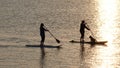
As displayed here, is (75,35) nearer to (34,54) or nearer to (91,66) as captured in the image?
(34,54)

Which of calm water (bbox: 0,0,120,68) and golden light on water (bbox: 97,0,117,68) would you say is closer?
calm water (bbox: 0,0,120,68)

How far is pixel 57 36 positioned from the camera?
5472 cm

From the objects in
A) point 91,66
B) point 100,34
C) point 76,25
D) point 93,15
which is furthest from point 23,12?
point 91,66

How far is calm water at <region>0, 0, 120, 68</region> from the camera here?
42.7 metres

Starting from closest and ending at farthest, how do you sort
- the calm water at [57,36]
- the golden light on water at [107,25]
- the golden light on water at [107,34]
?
the calm water at [57,36] → the golden light on water at [107,34] → the golden light on water at [107,25]

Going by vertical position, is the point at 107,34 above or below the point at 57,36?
below

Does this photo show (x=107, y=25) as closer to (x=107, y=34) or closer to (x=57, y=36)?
(x=107, y=34)

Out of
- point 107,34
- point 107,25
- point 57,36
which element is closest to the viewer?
point 57,36

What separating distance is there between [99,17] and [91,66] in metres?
37.4

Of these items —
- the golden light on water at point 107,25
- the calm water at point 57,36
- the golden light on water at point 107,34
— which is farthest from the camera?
the golden light on water at point 107,25

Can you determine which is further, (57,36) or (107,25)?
(107,25)

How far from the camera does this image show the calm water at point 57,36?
42688 millimetres

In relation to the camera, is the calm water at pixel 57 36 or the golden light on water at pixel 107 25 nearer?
the calm water at pixel 57 36

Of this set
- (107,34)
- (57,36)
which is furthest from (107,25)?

=====

Extract every line of the records above word for word, leaving the pictures out of your copy.

As displayed here, is (75,35) nearer to (34,54) or nearer to (91,66) as captured in the image?
(34,54)

Which of calm water (bbox: 0,0,120,68) and golden light on water (bbox: 97,0,117,68) would you say is closer?
calm water (bbox: 0,0,120,68)

How far is pixel 57 36 positioned from the camera?
5472 cm

From the objects in
A) point 91,66
B) point 100,34
C) point 76,25
D) point 93,15
which is furthest from point 23,12?
point 91,66

How far is calm water at <region>0, 0, 120, 68</region> from the camera here?
42.7 metres

Starting from closest and ending at farthest, how do you sort
- the calm water at [57,36]
- the golden light on water at [107,25]
- the golden light on water at [107,34]
?
the calm water at [57,36] → the golden light on water at [107,34] → the golden light on water at [107,25]

Going by vertical position, is the point at 107,34 above or below the point at 57,36?
below

Does this photo show (x=107, y=25) as closer to (x=107, y=34) or closer to (x=57, y=36)?
(x=107, y=34)

Out of
- point 107,34
- point 107,25
- point 57,36
which element is closest to the viewer?
point 57,36

What separating distance is there between [99,17] and [91,66] in metres?
37.4

Of these items —
- the golden light on water at point 107,25
- the calm water at point 57,36
- the golden light on water at point 107,34
— which is farthest from the camera?
the golden light on water at point 107,25

Can you determine which is further, (57,36) or (107,25)?
(107,25)

How far from the camera does this image show the calm water at point 57,36?
42688 millimetres

In relation to the camera, is the calm water at pixel 57 36 or the golden light on water at pixel 107 25 nearer?
the calm water at pixel 57 36

Of this set
- (107,34)
- (57,36)
which is furthest from (107,25)?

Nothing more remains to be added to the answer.